In general the plugs should (must, better do it or you will have noise?) be isolated from the airframe. The Mic and Phone plugs used three wire and two wire respectively. The Mic has hot, gnd and ptt, so a two conductor shield with insulation is ideal, ACS sells it. For the phone/speaker, a single conductor shielded with insulation works nicely. You can get a single three conductor with shield for both. I prefer to run two cables out to each plug, mic/phone.
With this concept the PLUGS ARE ISOLATED (insulated) from the airframe with plastic shoulder washers or mounted on a non conductive surface. In both cases, the shield is grounded at plug and at intercom/radio.
Some models of intercoms have separate grounds for each circuit input (mic, phone, aux input & Com radio). Some intercoms don't provide a PIN for a ground for each input/output, so you have to daisy chain or gang the grounds together at the intercom and ground them to the single ground provided, which could be the power ground.

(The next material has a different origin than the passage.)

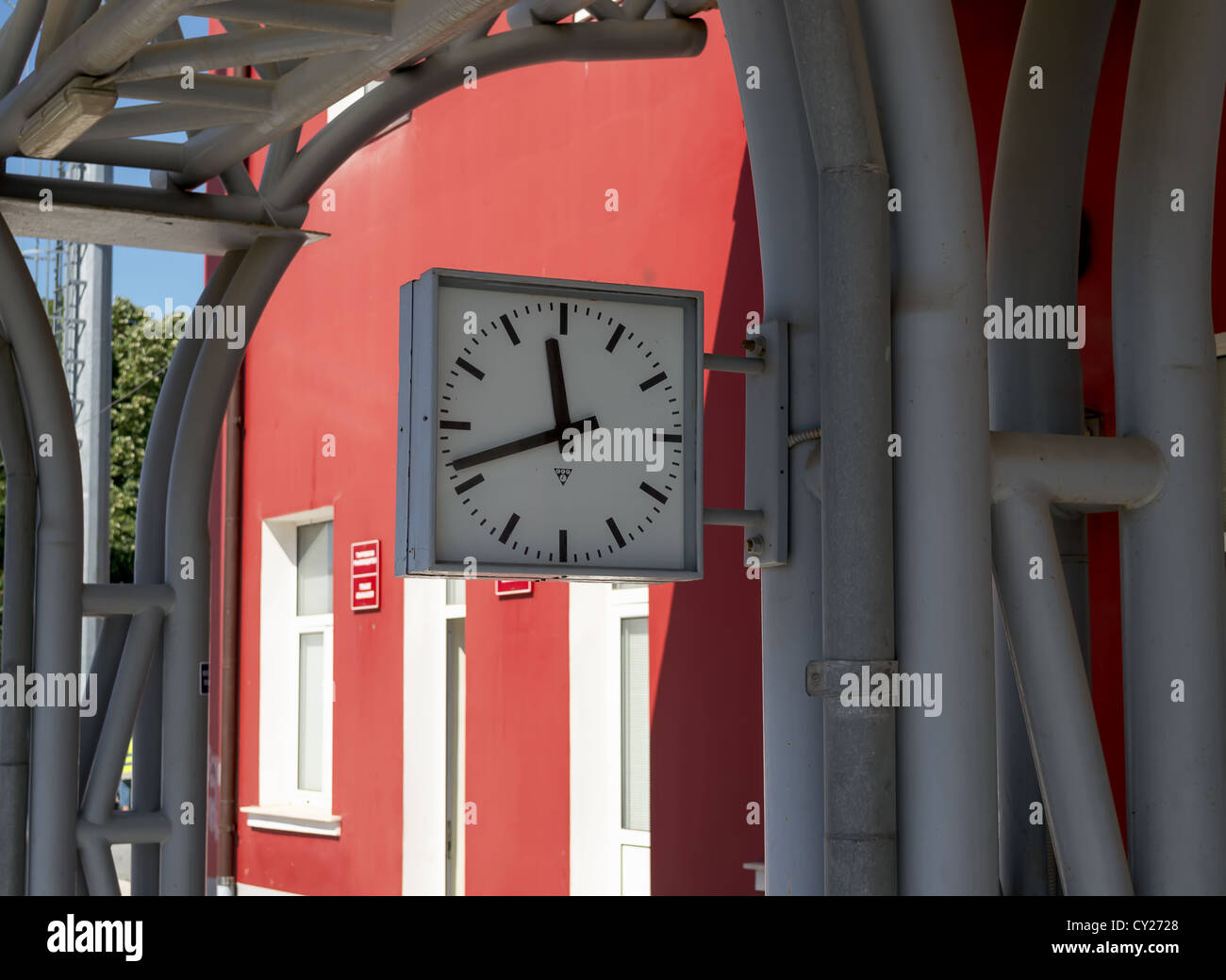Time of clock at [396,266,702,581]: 11:41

THE KEYS ARE: CENTRAL GROUND AND SHIELDED WIRES.
Audio is measured in millivolts. Long wires make nice antennas. Now run that wire to an amplifier (intercom) and poof, radio receiver. If the wire is the right length, it can "resonate" at the frequency of local RFI or EMI. RFI and EMI are basically the same thing. One is produced by a radio, one is a radio signal not made by a radio, but the noise affect is as undesirable regardless. The physics are the same. Radio waves are non ionizing magnetic radiation. If you get radio waves in ultra higher freqs, it becomes microwave and x-rays, which is harmful. Any way we digress (again).
Shielding is the key to keeping your audio wires from becoming radio receiver antennas.
Non audio wires that can become transmitters (like your Com's coax) must be shielded at both ends.
The quick & dirty way is to not use separate grounds, just local airframe grounds where convenient, the shotgun approach. That works for many things but NOT AUDIO EVER. YOU ARE ASKING FOR NOISE. That is my opinion and from experience it seems about right. It is very attractive to save wiring, Using shielded wire and many ground connections at the intercom and each jack connection is a pain, but worth it. Shield braid itself is hard to handle and you have to solder on a short pig tail. With that said, if you go quick and dirty by all means twist the wire pairs together and route them away from any thing making RFI or EMI (which is impossible).